AUSGEWÄHLTER TEXTAUSZUG —
1.) Ist gezielte Gewalt eine Maßnahme, mit dem ein Kind verhindern kann Mobbingopfer zu werden?
Werden auch Kinder, die schnell Zuschlagen oder sich gerne Raufen, Mobbingopfer? (Damit meine ich nicht ungezieltes cholerischen Rumtoben, wie es auch beschrieben wurde.)

Ich kann mir aufgrund dessen, was ich meiner Schulzeit und anhand aller Berichte vorstellen, dass sich Kinder kein Opfer suchen, bei dem sie eines auf die Nase bekommen können.

2.) Kann es sein, dass psychiches und subtiles Mobbing bei Mädchen häufiger vorkommt?

3.) Gestern habe ich in Fernsehen einen spannenden Bericht gesehen. Ein Forscher beobachtet über viele Jahre Schimpansen. Er konnte zeigen, dass die Schimpansen gemeinsam Jagd auf eine andere Affenart machte. Seiner Meinung nach sind die Schimpansen nicht auf diese Jagden zur Ernährung angewiesen. Diese Jagden sollen dazu dienen die Gemeinschaft zu stärken.

ANGEZEIGTE DATEN —

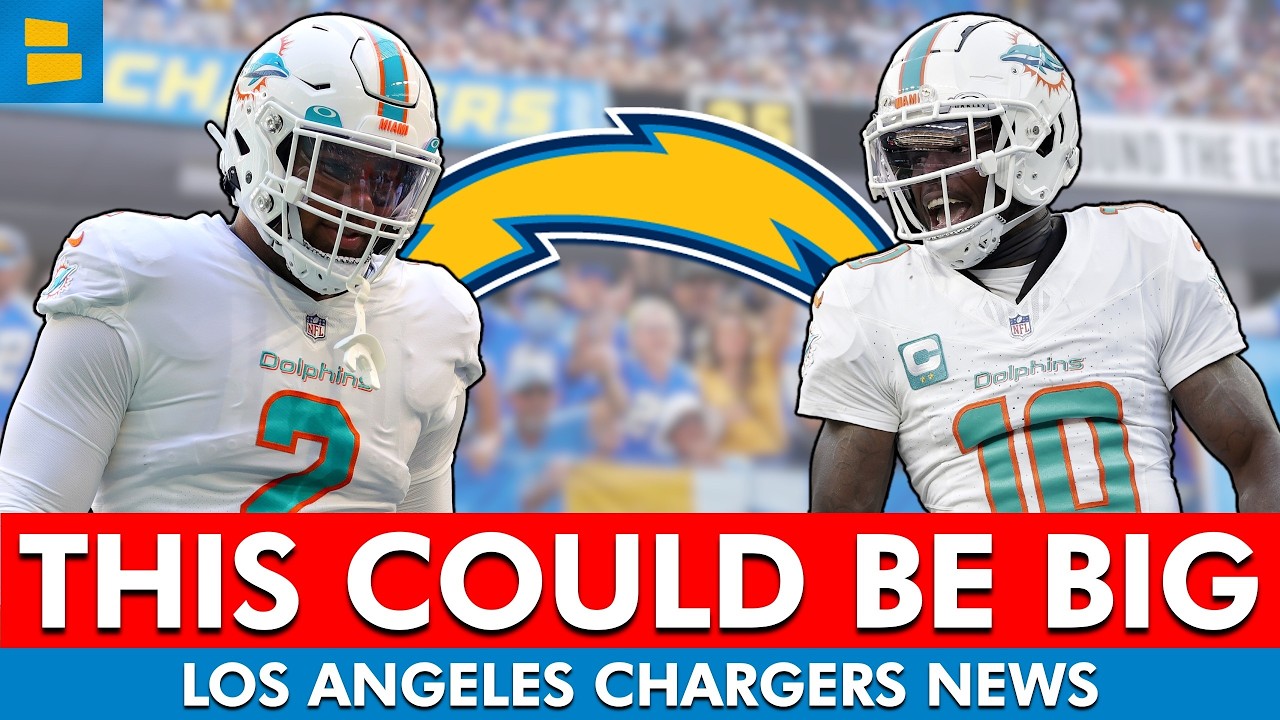 🚨MAJOR NFL NEWS The Los Angeles Chargers Could Take Advantage Of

ZUR AUFGABE —
Beantworte diese Fragen zum Textauszug:
1. Bei welchen Kindern kommt psychisches und subtiles Mobbing laut der zweiten Frage vielleicht häufiger vor?
2. Welche Tiere beobachtete der Forscher aus dem Fernsehbericht über viele Jahre?
3. Wozu sollen die gemeinsamen Jagden dieser Tiere nach Meinung des Forschers dienen?
Die Daten stehen in keinem Zusammenhang mit dem Textauszug.

LÖSUNG —
1. Bei Mädchen.
2. Schimpansen.
3. Sie sollen die Gemeinschaft stärken.